Purpose: To characterize human immunodeficiency virus type 1 (HIV-1)-related transient neurological deficit (TND).
Design: A 3-year prospective study based at a tertiary referral center.
Methods: Patients with TND in the absence of an opportunistic infection, neoplasm, neurosyphilis, or seizure were recruited and further investigated. The frequency of hospital admission for these patients was compared with those who were HIV-1 seronegative and with those who were admitted for HIV-1-related thromboembolic events.

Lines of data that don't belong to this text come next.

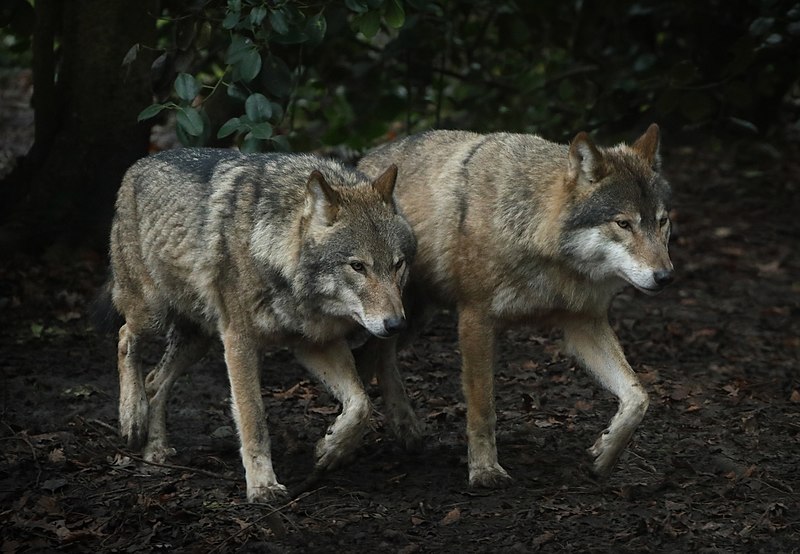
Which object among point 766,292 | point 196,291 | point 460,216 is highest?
point 460,216

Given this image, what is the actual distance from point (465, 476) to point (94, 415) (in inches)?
97.4

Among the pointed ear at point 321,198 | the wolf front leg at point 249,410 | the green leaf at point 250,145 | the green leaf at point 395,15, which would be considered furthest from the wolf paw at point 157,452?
the green leaf at point 395,15

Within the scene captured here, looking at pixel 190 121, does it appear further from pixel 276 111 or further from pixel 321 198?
pixel 321 198

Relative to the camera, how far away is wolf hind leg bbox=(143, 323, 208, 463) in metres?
6.62

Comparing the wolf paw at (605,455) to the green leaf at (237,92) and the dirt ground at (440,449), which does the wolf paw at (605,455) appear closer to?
the dirt ground at (440,449)

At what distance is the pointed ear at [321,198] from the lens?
18.3 feet

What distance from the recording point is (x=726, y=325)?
920cm

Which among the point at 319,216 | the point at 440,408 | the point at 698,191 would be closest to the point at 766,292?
the point at 698,191

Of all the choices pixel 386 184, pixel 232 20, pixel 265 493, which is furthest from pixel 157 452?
pixel 232 20

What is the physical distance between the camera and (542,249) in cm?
591

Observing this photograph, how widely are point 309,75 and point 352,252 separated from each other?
217 inches

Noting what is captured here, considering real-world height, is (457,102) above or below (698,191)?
above

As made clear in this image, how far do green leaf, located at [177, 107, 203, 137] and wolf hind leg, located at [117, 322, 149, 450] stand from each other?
1.25 meters

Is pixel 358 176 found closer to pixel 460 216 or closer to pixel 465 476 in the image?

Results: Twenty-seven patients were identified: mean age of 39 +/- 9 years; CD4+ cell count of 130 +/- 80/microL. Seven patients had no history of an AIDS-defining illness. Hemiparesis and hemisensory disturbance occurred in 23 patients (85%); 15 had preexisting ADC, 7 stage 1 and 8 stage 2; 3 developed ADC after 18 months. Thirteen patients had multiple attacks and 5 had more than 20; 2 patients developed a cerebral infarct. No cause for the TND was identified in 8 patients (30%). Anticardiolipin antibodies were found in 70% and low protein S levels in 53% which was significantly more often than in a neurologically normal group with similarly advanced HIV-1 disease. The frequency of admission was 0.8% whereas the frequency for similar TND in HIV-1-seronegative patients was 0.4% and the frequency for HIV-1-related thromboembolic events was 0.9%.
Conclusions: Transient neurological deficits occur in advanced HIV-1 disease and are often associated with ADC, elevated concentrations of anticardiolipin antibodies, and low protein S levels. Future studies will need to define the precise role of these associations in the pathogenesis of HIV-1-related TND.